Abstract Pyroptosis is an inflammatory form of programmed cell death that plays important roles in immune protection against infections and in inflammatory disorders. Gasdermin D (GSDMD) is an executor of pyroptosis upon cleavage by caspases-1/4/5/11 following canonical and noncanonical inflammasome activation. GSDMD N-terminal domain assembles membrane pores to induce cytolysis, whereas its C-terminal domain inhibits cell death through intramolecular association with the N domain.
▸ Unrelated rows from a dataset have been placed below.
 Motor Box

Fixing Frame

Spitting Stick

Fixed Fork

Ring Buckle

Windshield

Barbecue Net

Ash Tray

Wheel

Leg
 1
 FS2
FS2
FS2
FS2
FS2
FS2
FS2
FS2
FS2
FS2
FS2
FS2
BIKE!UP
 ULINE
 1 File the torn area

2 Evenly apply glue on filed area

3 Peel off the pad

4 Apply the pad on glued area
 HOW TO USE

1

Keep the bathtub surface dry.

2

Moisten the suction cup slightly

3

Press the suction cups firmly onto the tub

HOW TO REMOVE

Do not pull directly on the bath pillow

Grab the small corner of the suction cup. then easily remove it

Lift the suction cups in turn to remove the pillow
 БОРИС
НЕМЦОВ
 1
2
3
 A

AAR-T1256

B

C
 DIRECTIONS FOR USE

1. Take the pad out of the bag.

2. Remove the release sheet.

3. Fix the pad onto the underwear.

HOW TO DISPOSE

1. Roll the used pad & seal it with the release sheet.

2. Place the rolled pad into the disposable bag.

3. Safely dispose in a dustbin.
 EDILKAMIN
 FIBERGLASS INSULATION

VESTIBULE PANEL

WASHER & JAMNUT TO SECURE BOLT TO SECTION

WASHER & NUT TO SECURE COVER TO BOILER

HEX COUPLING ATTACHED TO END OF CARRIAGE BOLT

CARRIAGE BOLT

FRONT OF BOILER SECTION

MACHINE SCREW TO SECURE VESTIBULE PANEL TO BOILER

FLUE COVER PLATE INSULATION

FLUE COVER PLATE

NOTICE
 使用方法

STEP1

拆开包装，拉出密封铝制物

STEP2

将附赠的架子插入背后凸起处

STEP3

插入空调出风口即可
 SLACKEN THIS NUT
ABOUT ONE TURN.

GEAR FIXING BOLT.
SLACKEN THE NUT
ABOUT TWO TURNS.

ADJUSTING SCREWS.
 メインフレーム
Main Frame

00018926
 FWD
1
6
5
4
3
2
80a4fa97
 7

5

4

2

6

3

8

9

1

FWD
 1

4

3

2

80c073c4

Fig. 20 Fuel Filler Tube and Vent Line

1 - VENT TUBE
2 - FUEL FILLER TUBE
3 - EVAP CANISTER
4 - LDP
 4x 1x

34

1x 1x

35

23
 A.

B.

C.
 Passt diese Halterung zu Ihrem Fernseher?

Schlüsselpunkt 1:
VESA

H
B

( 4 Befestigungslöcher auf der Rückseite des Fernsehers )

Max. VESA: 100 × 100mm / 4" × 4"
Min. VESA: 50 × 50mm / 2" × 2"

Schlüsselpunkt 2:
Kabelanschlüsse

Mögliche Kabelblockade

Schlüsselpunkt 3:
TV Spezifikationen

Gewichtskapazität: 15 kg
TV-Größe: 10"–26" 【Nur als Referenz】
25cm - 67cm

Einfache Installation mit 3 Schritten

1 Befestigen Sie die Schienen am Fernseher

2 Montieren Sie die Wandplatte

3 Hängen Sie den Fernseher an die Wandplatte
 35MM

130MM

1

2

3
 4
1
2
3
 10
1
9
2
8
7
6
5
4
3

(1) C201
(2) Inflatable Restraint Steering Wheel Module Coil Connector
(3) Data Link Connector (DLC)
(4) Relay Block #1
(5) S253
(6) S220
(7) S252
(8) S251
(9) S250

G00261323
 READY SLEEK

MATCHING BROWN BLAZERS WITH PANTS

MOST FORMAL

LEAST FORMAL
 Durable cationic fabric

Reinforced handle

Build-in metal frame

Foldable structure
The crystal structures of the human and murine GSDMD C-terminal domains differ from those of the full-length murine GSDMA3 and the human GSDMB C-terminal domain. Mutations of GSDMD C-domain residues predicted to locate at its interface with the N-domain enhanced pyroptosis, in agreement with the role of the GSDMD C-terminal domain as an autoinhibition domain. We further demonstrate that the full-length GSDMD and its cleavage site peptide, FLTD, can directly bind the catalytic domains of inflammatory caspases. A GSDMD-derived inhibitor, N-acetyl-Phe-Leu-Thr-Asp-chloromethylketone (Ac-FLTD-CMK), inhibits GSDMD cleavage by caspases-1, -4, -5, and -11 in vitro, as well as suppresses pyroptosis downstream of both canonical and noncanonical inflammasomes. By contrast, the inhibitor does not target caspase-3 or apoptotic cell death, suggesting that Ac-FLTD-CMK is a specific inhibitor for inflammatory caspases. The present study not only contributes to our understanding of the distinct mode of GSDMD autoinhibition and recognition by inflammatory caspases, but also reports a specific inhibitor for these caspases that can serve as a tool for investigating inflammasome signaling.